Dans le détail, les six projets choisis visent à faciliter certains services de l'État dans les domaines de la sécurité, de la surveillance d'activités illégales, du rapport aux usagers et de la santé publique.

Le premier projet utilisera des images satellites et des photographies aériennes pour créer une IA basée sur la reconnaissance visuelle, capable de détecter les occupations irrégulières des sols. L'automatisation par comparaison d'images satellitaires permettra de détecter de nouveaux objets illégaux - caravanes, mobil-homes, bâtis, hangars agricoles, décharges sauvages, constructions illégales - dans des milieux dits "sensibles". L'objectif pour l'État est de passer "moins de temps à détecter les anomalies", et "plus de temps sur le terrain pour effectuer les contrôles pertinents".

Dans le même esprit, une autre IA devrait permettre d'améliorer les contrôles de la police de l'environnement. À l'aide de données environnementales comme celles sur la qualité de l'eau, des modèles prédictifs seront créés pour prédire les contrôles non conformes, ce qui reviendra à passer "moins de temps à effectuer des contrôles qui sont in fine conformes" et se concentrer sur les suites à donner pour ceux qui ne le sont pas.

Toujours dans une optique d'optimisation du temps des agents chargés du contrôle, les commentaires et avis présents sur les plateformes et réseaux sociaux seront moulinés par une IA basée sur l'analyse sémantique afin de détecter les restaurants présentant des risques sanitaires. L'IA reconnaîtra les avis négatifs et établira des probabilités de risques sanitaires potentiels. Elle permettra aux agents de "prioriser les contrôles" pour "perdre moins de temps" à détecter les établissements à risque.

Enfin, pour "mieux protéger les travailleurs, les patients, le public et l'environnement" des risques liés à l'utilisation du nucléaire, une IA va mouliner les 20.000 lettres de suite rédigées après chaque inspection, pour détecter les "points de vigilance" pour un "contrôle plus pointu des zones qui présentent des risques".

Améliorer les traitements post-opératoires, un "robot vocal pour les usagers

Seuls deux des six projets sélectionnés ne portent pas sur l'amélioration des activités de contrôle des agents de l'État, et concernent plus directement les usagers. Le premier vise à utiliser l'IA pour améliorer les traitements post-opératoires, à l'aide des comptes rendus et des dossiers médicaux, qui représentent aujourd'hui des bases de données très volumineuses et très désorganisées.

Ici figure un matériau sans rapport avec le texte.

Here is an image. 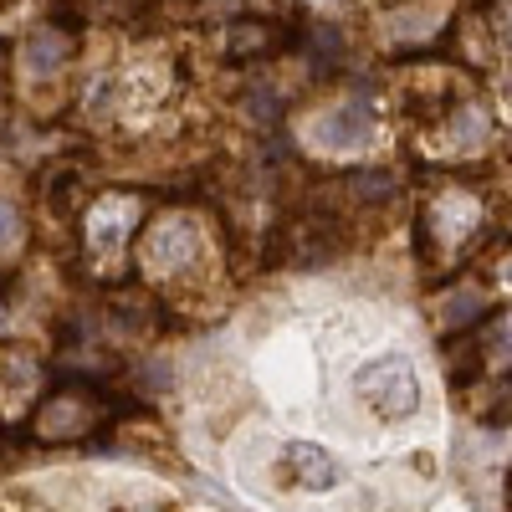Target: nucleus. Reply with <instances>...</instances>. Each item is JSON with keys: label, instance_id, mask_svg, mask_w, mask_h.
Returning <instances> with one entry per match:
<instances>
[{"label": "nucleus", "instance_id": "obj_1", "mask_svg": "<svg viewBox=\"0 0 512 512\" xmlns=\"http://www.w3.org/2000/svg\"><path fill=\"white\" fill-rule=\"evenodd\" d=\"M108 415V400L103 390L82 379H62L47 400H36V415H31V436L47 441V446H67V441H88Z\"/></svg>", "mask_w": 512, "mask_h": 512}, {"label": "nucleus", "instance_id": "obj_2", "mask_svg": "<svg viewBox=\"0 0 512 512\" xmlns=\"http://www.w3.org/2000/svg\"><path fill=\"white\" fill-rule=\"evenodd\" d=\"M354 390L384 420H410L420 410V379H415L410 359H400V354H384V359L364 364L359 379H354Z\"/></svg>", "mask_w": 512, "mask_h": 512}, {"label": "nucleus", "instance_id": "obj_3", "mask_svg": "<svg viewBox=\"0 0 512 512\" xmlns=\"http://www.w3.org/2000/svg\"><path fill=\"white\" fill-rule=\"evenodd\" d=\"M41 384H47V364L31 344L0 349V420H21L26 410H36Z\"/></svg>", "mask_w": 512, "mask_h": 512}, {"label": "nucleus", "instance_id": "obj_4", "mask_svg": "<svg viewBox=\"0 0 512 512\" xmlns=\"http://www.w3.org/2000/svg\"><path fill=\"white\" fill-rule=\"evenodd\" d=\"M144 216V200L128 190H108L88 205V246L98 256H118L128 241H134V226Z\"/></svg>", "mask_w": 512, "mask_h": 512}, {"label": "nucleus", "instance_id": "obj_5", "mask_svg": "<svg viewBox=\"0 0 512 512\" xmlns=\"http://www.w3.org/2000/svg\"><path fill=\"white\" fill-rule=\"evenodd\" d=\"M195 251H200V241H195V226H190V221H159V226L144 236V267L159 272V277L185 272V267L195 262Z\"/></svg>", "mask_w": 512, "mask_h": 512}, {"label": "nucleus", "instance_id": "obj_6", "mask_svg": "<svg viewBox=\"0 0 512 512\" xmlns=\"http://www.w3.org/2000/svg\"><path fill=\"white\" fill-rule=\"evenodd\" d=\"M369 128H374V113L364 103H338V108L313 118V144L344 154V149H359L369 139Z\"/></svg>", "mask_w": 512, "mask_h": 512}, {"label": "nucleus", "instance_id": "obj_7", "mask_svg": "<svg viewBox=\"0 0 512 512\" xmlns=\"http://www.w3.org/2000/svg\"><path fill=\"white\" fill-rule=\"evenodd\" d=\"M287 472L297 477V487H308V492L338 487V461L323 446H313V441H292L287 446Z\"/></svg>", "mask_w": 512, "mask_h": 512}, {"label": "nucleus", "instance_id": "obj_8", "mask_svg": "<svg viewBox=\"0 0 512 512\" xmlns=\"http://www.w3.org/2000/svg\"><path fill=\"white\" fill-rule=\"evenodd\" d=\"M67 57H72V36L67 31H36L31 41H26V67L36 72V77H47V72H57V67H67Z\"/></svg>", "mask_w": 512, "mask_h": 512}, {"label": "nucleus", "instance_id": "obj_9", "mask_svg": "<svg viewBox=\"0 0 512 512\" xmlns=\"http://www.w3.org/2000/svg\"><path fill=\"white\" fill-rule=\"evenodd\" d=\"M226 41H231V57H267L282 41V31L272 21H236Z\"/></svg>", "mask_w": 512, "mask_h": 512}, {"label": "nucleus", "instance_id": "obj_10", "mask_svg": "<svg viewBox=\"0 0 512 512\" xmlns=\"http://www.w3.org/2000/svg\"><path fill=\"white\" fill-rule=\"evenodd\" d=\"M26 246V221H21V210L0 200V262H16Z\"/></svg>", "mask_w": 512, "mask_h": 512}, {"label": "nucleus", "instance_id": "obj_11", "mask_svg": "<svg viewBox=\"0 0 512 512\" xmlns=\"http://www.w3.org/2000/svg\"><path fill=\"white\" fill-rule=\"evenodd\" d=\"M349 190H354V200H390L395 175L390 169H359V175H349Z\"/></svg>", "mask_w": 512, "mask_h": 512}, {"label": "nucleus", "instance_id": "obj_12", "mask_svg": "<svg viewBox=\"0 0 512 512\" xmlns=\"http://www.w3.org/2000/svg\"><path fill=\"white\" fill-rule=\"evenodd\" d=\"M482 313V292H466V297H456V303L446 308V323H472Z\"/></svg>", "mask_w": 512, "mask_h": 512}, {"label": "nucleus", "instance_id": "obj_13", "mask_svg": "<svg viewBox=\"0 0 512 512\" xmlns=\"http://www.w3.org/2000/svg\"><path fill=\"white\" fill-rule=\"evenodd\" d=\"M507 36H512V16H507Z\"/></svg>", "mask_w": 512, "mask_h": 512}]
</instances>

"Basée sur l'analyse sémantique, l'IA fera l'extraction des concepts médicaux issus des textes libres et structurera les données complexes des dossiers médicaux pour réaliser des résumés standardisés", explique Mounir Mahjoubi.

Les gains espérés sont l'optimisation de la recherche d'information médicale, un gain de temps pour les médecins et l'amélioration de la cohérence des dossiers patients.

Enfin, le dernier projet est la création d'un robot vocal pour répondre rapidement aux usagers du chèque-emploi associatif. À partir des questions récurrentes des associations, l'IA basée sur la compréhension naturelle du langage et une synthèse vocale améliorée, pourra répondre directement à certaines questions ou rediriger vers un interlocuteur plus pertinent s'il s'agit d'une demande plus complexe. L'objectif : gagner du temps sur les appels téléphoniques pour que les conseillers se concentrent sur les questions complexes.